### Aim of the exercise
If an entry includes an image, drop the image and copy the rest verbatim.

### Dataset records
┏━━

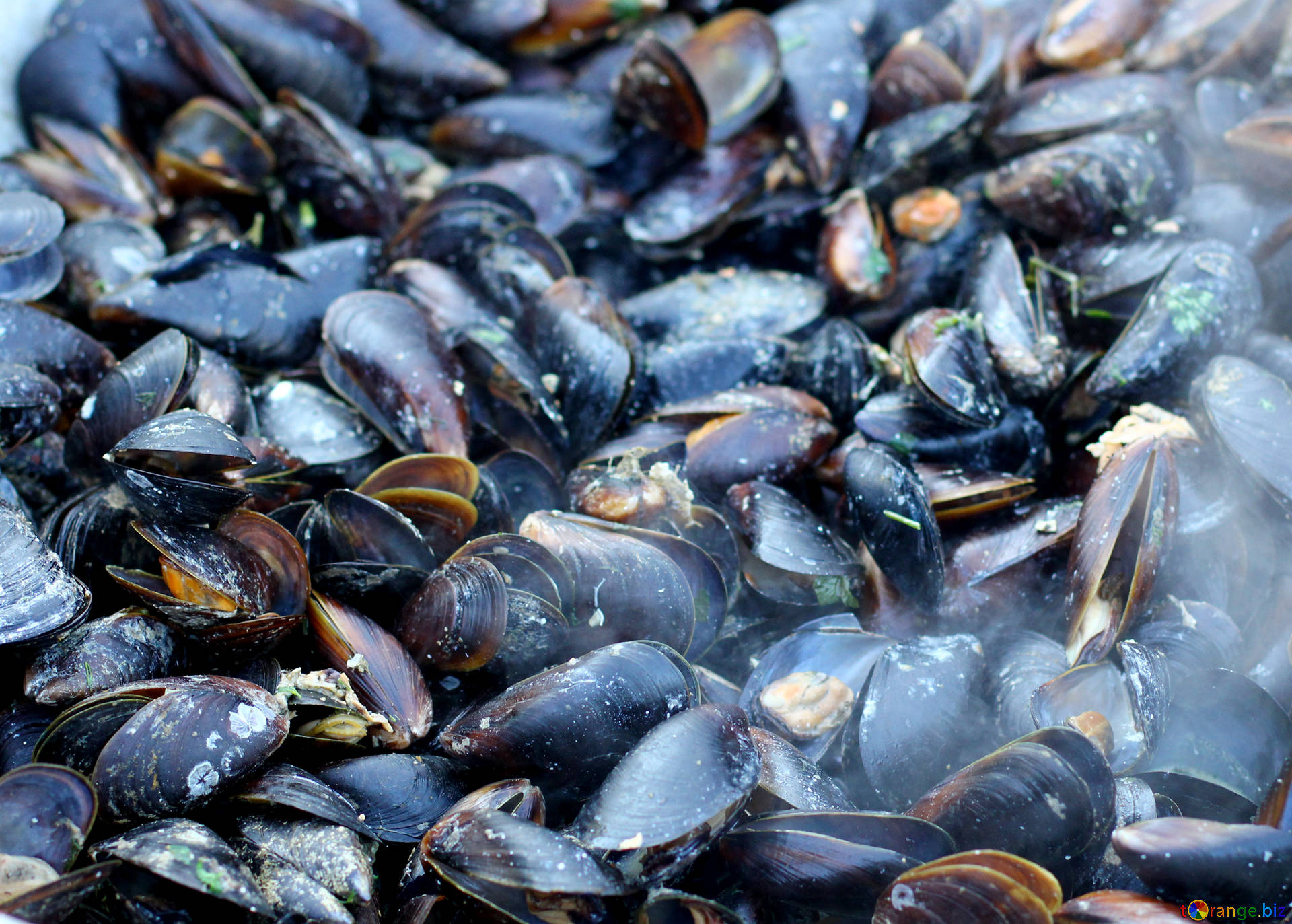 Seafood mussels fried trade № 47512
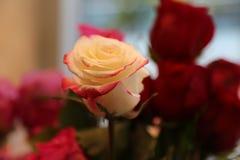 Vitt grunt djup för röda rosor av sparat Royaltyfri Fotografi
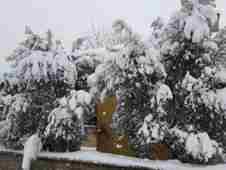 geyve-kar-yagisi-sonrasi-zeytin-ureticilerine-uyari- (3)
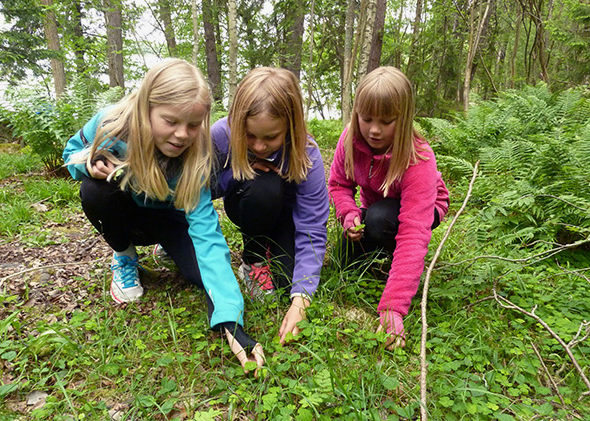 дети в лесу на прогулке
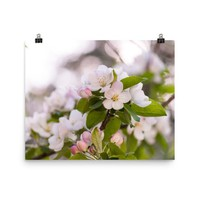 SPRING BLOSSOMS PRINT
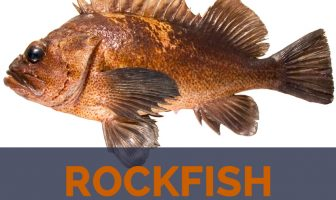 Rockfish facts and nutritional value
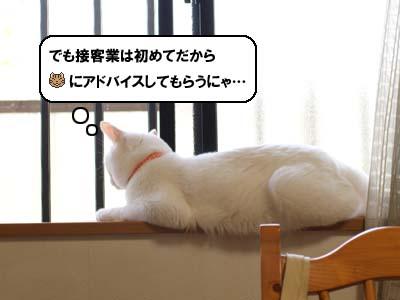 cat2146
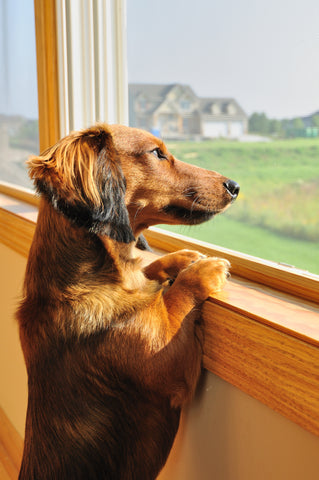 Mini Dachshund looking out the window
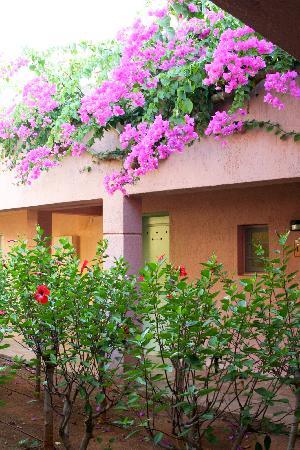 Zorbas Village and Aqua Park: rooms
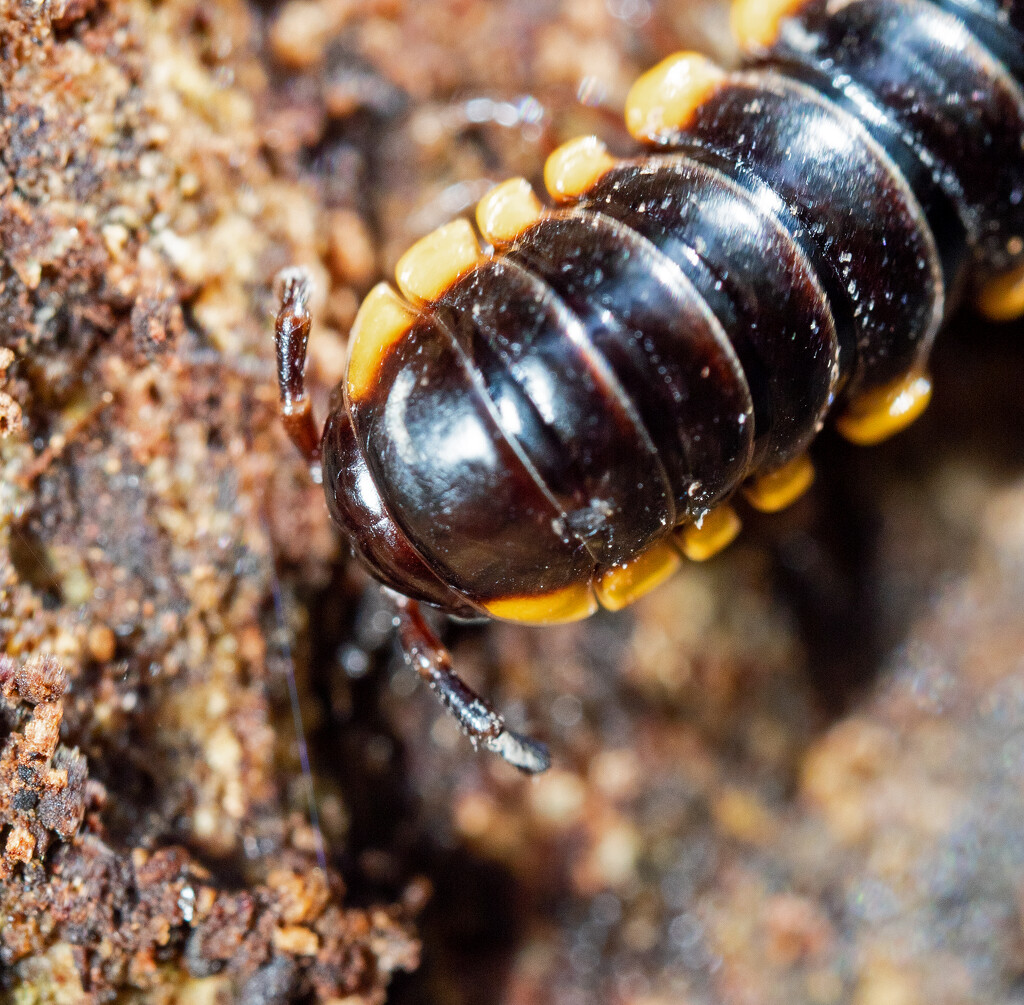 Centipede by ianjb21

┗━━

### Answer to this problem
 Seafood mussels fried trade № 47512
 Vitt grunt djup för röda rosor av sparat Royaltyfri Fotografi
 geyve-kar-yagisi-sonrasi-zeytin-ureticilerine-uyari- (3)
 дети в лесу на прогулке
 SPRING BLOSSOMS PRINT
 Rockfish facts and nutritional value
 cat2146
 Mini Dachshund looking out the window
 Zorbas Village and Aqua Park: rooms
 Centipede by ianjb21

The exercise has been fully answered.